Tag Archives: skinny Town

Destination Disasterville

I was supporting a training course yesterday at work, which was centred around strategic planning for some of our senior team. I love days like that, where you go along thinking you could probably recite the content standing on your head but end up learning a bunch of stuff in the process. You don’t know what you don’t know, right?

One of the exercises really captured my imagination. As a way to drive home the importance of proper planning, the facilitator asked the guys to imagine for a moment that they’d failed to deliver one of the key things they are accountable for. He wanted them to really think about what the consequences of that failure might be. Serious stuff, right? The scenarios they fed back included us losing customers, business, revenue, jobs…the full monty.

***

§ **Problem**:
Determine whether each statement below agrees with the training course post. Answer yes or no for each, and quote the exact words of the post that decide it.
1. The course focused on strategic planning for senior staff.
2. The facilitator asked participants to imagine they had successfully delivered one of their key responsibilities.
3. The consequences the participants reported included losing customers and jobs.

§ **Material provided**:

***

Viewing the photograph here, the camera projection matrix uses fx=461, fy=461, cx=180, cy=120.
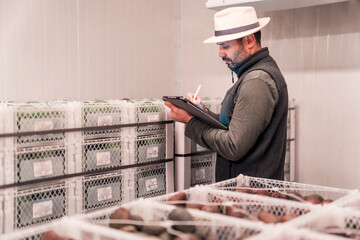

***

§ **Complete answer**:
1. Yes: "which was centred around strategic planning for some of our senior team"
2. No: "imagine for a moment that they’d failed to deliver one of the key things they are accountable for"
3. Yes: "The scenarios they fed back included us losing customers, business, revenue, jobs"